Challenge 1: Please restate, word for word, the whole passage about William Kentridge's exhibition at the Goodman Gallery.

Source passage:
********
13.10-10.11.2018
William Kentridge’s latest exhibition ‘KABOOM!’ at the Goodman Gallery in Johannesburg is a large exhibition, which draws on work produced for his recent theatre performance projects. Audiences can expect to see many drawings, prints, animations from The Head & the Load, and Wozzeck, as well as some new sculpture on exhibit. This exhibition opens in the same month as some other significant Kentridge related events. One of his drawings reached an international record sales price of R6,6 million on auction, and Kentridge’s latest theatre piece The Head & the Load opening at the Tate Modern in London to mark the centenary of the First World War.
It can be quite easy to forget how significant Kentridge is internationally, as a highly regarded contemporary South African artist, because when he is in Joburg, he seems so accessible. His work is everywhere, the Centre for the Less Good Idea is open to the public during season, he’s spotted quietly minding his own business at art related events and around Maboneng, with a ready smile and tilt of the head for those who greet him. This exhibition at the Goodman Gallery is a window into the work that happens behind, and alongside, the major productions that make their way to the big museums, opera houses, universities, and art venues all over the world. It is a reminder of the larger workings at play.
********
Record extracts:
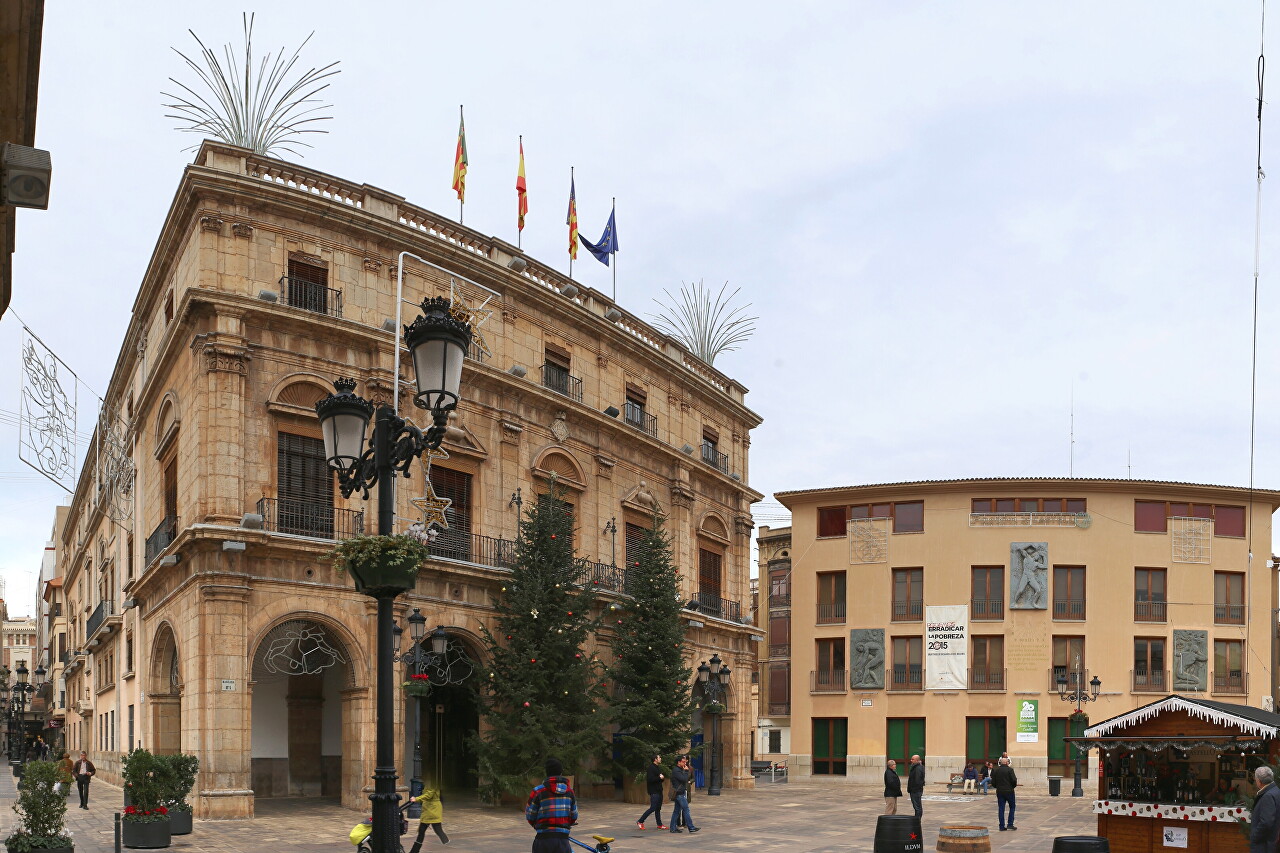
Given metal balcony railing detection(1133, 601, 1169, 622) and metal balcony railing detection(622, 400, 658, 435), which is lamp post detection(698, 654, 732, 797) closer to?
metal balcony railing detection(622, 400, 658, 435)

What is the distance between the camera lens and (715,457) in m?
42.5

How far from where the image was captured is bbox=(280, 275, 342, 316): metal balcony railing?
84.7 ft

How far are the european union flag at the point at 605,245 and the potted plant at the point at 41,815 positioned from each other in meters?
23.8

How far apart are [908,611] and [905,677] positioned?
268 cm

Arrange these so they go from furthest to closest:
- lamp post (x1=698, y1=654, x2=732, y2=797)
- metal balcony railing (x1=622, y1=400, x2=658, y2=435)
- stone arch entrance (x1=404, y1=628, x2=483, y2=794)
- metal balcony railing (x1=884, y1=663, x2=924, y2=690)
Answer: metal balcony railing (x1=884, y1=663, x2=924, y2=690) < metal balcony railing (x1=622, y1=400, x2=658, y2=435) < lamp post (x1=698, y1=654, x2=732, y2=797) < stone arch entrance (x1=404, y1=628, x2=483, y2=794)

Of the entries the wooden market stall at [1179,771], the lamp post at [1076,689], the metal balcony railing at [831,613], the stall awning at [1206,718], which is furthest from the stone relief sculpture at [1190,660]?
the wooden market stall at [1179,771]

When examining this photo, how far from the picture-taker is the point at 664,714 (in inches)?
1222

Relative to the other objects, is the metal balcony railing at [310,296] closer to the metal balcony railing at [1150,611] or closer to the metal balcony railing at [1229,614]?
the metal balcony railing at [1150,611]

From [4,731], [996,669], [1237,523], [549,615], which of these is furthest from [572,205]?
[4,731]

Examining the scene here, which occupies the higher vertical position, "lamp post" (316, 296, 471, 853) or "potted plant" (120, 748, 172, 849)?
"lamp post" (316, 296, 471, 853)

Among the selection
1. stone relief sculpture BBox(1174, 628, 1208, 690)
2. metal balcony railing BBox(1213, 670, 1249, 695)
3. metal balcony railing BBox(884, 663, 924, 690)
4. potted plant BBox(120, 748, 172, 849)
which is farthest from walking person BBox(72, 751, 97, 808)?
metal balcony railing BBox(1213, 670, 1249, 695)

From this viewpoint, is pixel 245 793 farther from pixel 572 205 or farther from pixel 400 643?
pixel 572 205

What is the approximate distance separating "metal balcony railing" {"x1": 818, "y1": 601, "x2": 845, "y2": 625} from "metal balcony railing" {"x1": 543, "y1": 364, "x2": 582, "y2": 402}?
68.8 feet

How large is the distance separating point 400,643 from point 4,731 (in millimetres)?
108473
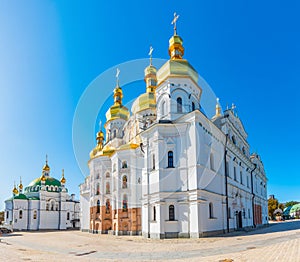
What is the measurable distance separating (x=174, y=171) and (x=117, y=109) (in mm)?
18838

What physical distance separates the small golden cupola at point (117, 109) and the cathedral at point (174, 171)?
3.38 m

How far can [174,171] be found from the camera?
22.4 m

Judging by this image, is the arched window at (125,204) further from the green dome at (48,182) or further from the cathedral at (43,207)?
the green dome at (48,182)

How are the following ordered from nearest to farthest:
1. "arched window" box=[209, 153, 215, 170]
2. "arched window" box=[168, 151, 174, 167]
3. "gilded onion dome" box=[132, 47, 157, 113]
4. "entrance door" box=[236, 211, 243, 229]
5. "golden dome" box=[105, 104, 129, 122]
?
1. "arched window" box=[168, 151, 174, 167]
2. "arched window" box=[209, 153, 215, 170]
3. "entrance door" box=[236, 211, 243, 229]
4. "gilded onion dome" box=[132, 47, 157, 113]
5. "golden dome" box=[105, 104, 129, 122]

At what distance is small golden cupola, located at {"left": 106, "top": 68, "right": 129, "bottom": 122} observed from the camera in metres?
38.9

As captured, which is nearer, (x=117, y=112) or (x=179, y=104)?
(x=179, y=104)

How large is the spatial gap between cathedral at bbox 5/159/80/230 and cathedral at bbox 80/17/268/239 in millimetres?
20952

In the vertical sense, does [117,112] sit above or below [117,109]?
below

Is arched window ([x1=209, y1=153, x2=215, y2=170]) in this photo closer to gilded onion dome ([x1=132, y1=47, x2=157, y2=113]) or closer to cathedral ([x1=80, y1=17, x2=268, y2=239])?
cathedral ([x1=80, y1=17, x2=268, y2=239])

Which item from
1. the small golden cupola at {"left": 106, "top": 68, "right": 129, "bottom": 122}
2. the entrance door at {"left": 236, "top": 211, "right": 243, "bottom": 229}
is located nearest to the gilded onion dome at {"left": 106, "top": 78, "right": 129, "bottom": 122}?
the small golden cupola at {"left": 106, "top": 68, "right": 129, "bottom": 122}

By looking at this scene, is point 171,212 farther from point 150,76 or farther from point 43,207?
point 43,207

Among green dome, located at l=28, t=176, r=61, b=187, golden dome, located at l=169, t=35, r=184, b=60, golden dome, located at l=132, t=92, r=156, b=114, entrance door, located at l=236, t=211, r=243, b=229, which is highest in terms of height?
golden dome, located at l=169, t=35, r=184, b=60

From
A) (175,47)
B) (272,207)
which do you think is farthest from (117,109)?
(272,207)

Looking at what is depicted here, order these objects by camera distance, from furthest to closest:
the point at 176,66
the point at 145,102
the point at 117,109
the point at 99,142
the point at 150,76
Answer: the point at 99,142, the point at 117,109, the point at 150,76, the point at 145,102, the point at 176,66
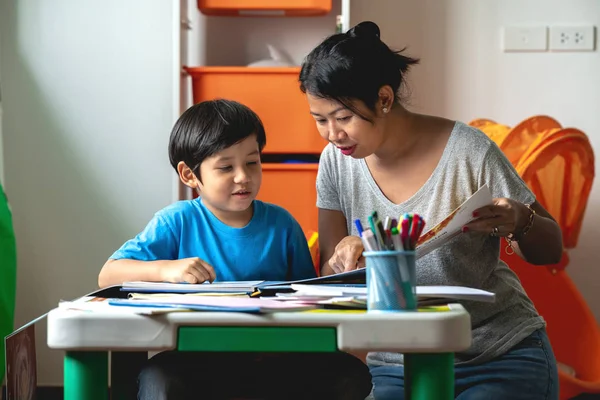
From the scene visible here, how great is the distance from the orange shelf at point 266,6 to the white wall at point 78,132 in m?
0.28

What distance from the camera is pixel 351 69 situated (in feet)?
4.43

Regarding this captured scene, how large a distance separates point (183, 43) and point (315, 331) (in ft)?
6.26

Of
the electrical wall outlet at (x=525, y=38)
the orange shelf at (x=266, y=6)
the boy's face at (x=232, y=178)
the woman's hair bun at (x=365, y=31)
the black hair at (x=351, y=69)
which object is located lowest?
the boy's face at (x=232, y=178)

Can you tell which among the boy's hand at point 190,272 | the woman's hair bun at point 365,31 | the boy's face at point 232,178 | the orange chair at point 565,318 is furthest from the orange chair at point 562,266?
the boy's hand at point 190,272

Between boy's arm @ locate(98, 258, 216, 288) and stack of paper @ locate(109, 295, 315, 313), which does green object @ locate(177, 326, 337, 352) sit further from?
boy's arm @ locate(98, 258, 216, 288)

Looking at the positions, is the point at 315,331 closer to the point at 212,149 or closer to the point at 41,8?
the point at 212,149

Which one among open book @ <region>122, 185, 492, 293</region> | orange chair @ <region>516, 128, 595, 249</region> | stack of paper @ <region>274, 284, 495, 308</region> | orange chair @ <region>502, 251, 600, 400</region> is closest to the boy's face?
open book @ <region>122, 185, 492, 293</region>

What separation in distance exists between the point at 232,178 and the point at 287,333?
656 millimetres

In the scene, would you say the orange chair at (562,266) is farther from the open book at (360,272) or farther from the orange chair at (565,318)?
the open book at (360,272)

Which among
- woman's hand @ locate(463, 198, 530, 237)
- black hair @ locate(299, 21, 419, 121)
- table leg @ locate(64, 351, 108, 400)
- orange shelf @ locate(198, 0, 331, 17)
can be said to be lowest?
table leg @ locate(64, 351, 108, 400)

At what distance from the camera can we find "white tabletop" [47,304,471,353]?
79cm

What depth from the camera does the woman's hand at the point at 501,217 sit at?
1184mm

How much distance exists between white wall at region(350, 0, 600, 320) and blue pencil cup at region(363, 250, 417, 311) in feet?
6.46

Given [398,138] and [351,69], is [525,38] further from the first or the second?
[351,69]
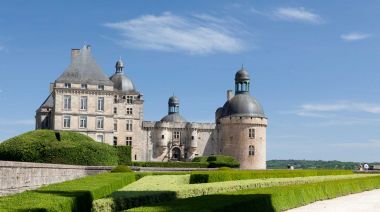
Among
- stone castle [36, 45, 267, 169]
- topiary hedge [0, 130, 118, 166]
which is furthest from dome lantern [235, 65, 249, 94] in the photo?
topiary hedge [0, 130, 118, 166]

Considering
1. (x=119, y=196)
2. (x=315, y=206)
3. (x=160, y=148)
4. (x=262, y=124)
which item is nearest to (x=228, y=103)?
(x=262, y=124)

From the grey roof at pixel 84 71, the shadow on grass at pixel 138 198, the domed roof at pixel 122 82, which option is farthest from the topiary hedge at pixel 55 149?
the domed roof at pixel 122 82

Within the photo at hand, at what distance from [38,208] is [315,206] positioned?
36.1 ft

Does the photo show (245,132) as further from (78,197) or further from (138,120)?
(78,197)

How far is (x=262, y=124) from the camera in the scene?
2650 inches

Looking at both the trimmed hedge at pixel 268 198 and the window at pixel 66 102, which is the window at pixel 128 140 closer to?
the window at pixel 66 102

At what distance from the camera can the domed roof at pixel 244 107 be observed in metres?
66.7

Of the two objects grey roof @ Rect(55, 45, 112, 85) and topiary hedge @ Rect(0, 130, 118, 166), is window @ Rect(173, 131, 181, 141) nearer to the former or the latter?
grey roof @ Rect(55, 45, 112, 85)

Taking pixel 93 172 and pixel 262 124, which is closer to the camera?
A: pixel 93 172

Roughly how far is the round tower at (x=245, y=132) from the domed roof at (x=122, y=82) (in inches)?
512

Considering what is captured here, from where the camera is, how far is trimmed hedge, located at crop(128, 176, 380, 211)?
11227mm

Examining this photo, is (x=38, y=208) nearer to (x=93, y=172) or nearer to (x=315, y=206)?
(x=315, y=206)

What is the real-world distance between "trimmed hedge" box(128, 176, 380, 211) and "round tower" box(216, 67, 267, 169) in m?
38.2

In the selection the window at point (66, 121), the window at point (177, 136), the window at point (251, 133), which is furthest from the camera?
the window at point (177, 136)
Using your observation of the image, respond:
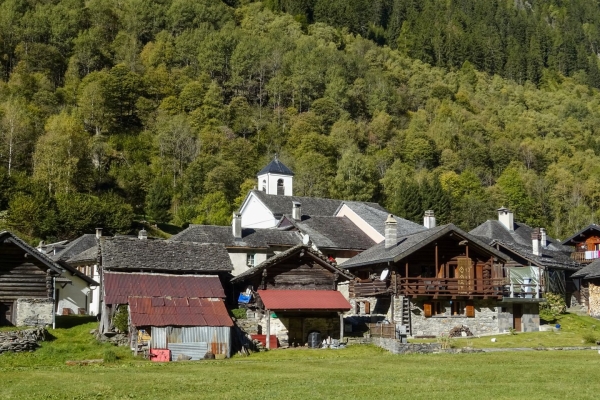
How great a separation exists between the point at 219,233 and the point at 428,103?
12778 centimetres

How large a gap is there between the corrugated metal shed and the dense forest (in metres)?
43.6

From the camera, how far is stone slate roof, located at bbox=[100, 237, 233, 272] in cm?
4400

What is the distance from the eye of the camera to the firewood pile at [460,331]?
1921 inches

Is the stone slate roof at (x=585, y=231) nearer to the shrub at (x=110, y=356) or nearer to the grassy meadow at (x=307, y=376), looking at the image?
the grassy meadow at (x=307, y=376)

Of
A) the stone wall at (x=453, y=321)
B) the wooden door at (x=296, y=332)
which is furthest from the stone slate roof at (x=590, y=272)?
the wooden door at (x=296, y=332)

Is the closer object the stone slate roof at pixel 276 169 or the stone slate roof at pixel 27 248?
the stone slate roof at pixel 27 248

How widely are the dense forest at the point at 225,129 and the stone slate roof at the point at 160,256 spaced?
36.5 meters

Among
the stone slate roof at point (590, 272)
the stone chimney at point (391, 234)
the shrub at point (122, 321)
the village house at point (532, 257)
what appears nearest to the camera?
the shrub at point (122, 321)

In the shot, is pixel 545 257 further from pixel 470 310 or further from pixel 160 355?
pixel 160 355

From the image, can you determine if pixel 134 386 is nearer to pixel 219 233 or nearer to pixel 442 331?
pixel 442 331

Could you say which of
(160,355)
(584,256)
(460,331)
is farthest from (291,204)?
(160,355)

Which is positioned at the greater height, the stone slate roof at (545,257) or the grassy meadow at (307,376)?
the stone slate roof at (545,257)

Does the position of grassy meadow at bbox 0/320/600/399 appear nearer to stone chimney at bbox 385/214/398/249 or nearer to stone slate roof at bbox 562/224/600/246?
stone chimney at bbox 385/214/398/249

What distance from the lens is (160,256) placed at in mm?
45625
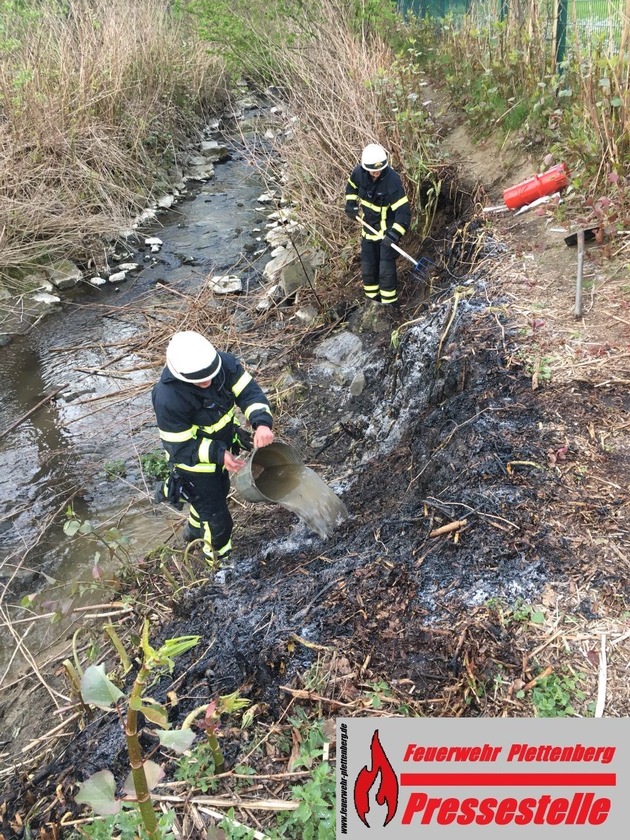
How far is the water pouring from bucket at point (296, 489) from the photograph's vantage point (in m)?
3.73

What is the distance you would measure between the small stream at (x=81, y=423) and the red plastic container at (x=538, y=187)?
333 centimetres

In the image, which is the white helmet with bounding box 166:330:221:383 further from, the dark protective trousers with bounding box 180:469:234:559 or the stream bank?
the stream bank

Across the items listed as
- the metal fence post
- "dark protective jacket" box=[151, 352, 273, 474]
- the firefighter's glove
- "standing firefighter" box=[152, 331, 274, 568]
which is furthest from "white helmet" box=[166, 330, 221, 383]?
the metal fence post

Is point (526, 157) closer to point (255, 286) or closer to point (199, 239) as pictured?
point (255, 286)

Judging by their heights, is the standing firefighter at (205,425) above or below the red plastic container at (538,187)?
below

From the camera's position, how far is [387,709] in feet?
7.72

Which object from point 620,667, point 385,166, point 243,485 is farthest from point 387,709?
point 385,166

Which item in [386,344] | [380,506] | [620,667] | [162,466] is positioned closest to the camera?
[620,667]

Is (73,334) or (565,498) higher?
(565,498)

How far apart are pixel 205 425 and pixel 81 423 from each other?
********
Challenge 2: Quote the records starting at the line that has "How far apart are [908,611]" and stopping after the line that has "Answer: metal balcony", with both of those lines included.

Exercise result 1:
13.10-10.11.2018
William Kentridge’s latest exhibition ‘KABOOM!’ at the Goodman Gallery in Johannesburg is a large exhibition, which draws on work produced for his recent theatre performance projects. Audiences can expect to see many drawings, prints, animations from The Head & the Load, and Wozzeck, as well as some new sculpture on exhibit. This exhibition opens in the same month as some other significant Kentridge related events. One of his drawings reached an international record sales price of R6,6 million on auction, and Kentridge’s latest theatre piece The Head & the Load opening at the Tate Modern in London to mark the centenary of the First World War.
It can be quite easy to forget how significant Kentridge is internationally, as a highly regarded contemporary South African artist, because when he is in Joburg, he seems so accessible. His work is everywhere, the Centre for the Less Good Idea is open to the public during season, he’s spotted quietly minding his own business at art related events and around Maboneng, with a ready smile and tilt of the head for those who greet him. This exhibition at the Goodman Gallery is a window into the work that happens behind, and alongside, the major productions that make their way to the big museums, opera houses, universities, and art venues all over the world. It is a reminder of the larger workings at play.

Exercise result 2:
How far apart are [908,611] and [905,677] positioned?
268 cm

Arrange these so they go from furthest to closest:
- lamp post (x1=698, y1=654, x2=732, y2=797)
- metal balcony railing (x1=622, y1=400, x2=658, y2=435)
- stone arch entrance (x1=404, y1=628, x2=483, y2=794)
- metal balcony railing (x1=884, y1=663, x2=924, y2=690)
Answer: metal balcony railing (x1=884, y1=663, x2=924, y2=690) < metal balcony railing (x1=622, y1=400, x2=658, y2=435) < lamp post (x1=698, y1=654, x2=732, y2=797) < stone arch entrance (x1=404, y1=628, x2=483, y2=794)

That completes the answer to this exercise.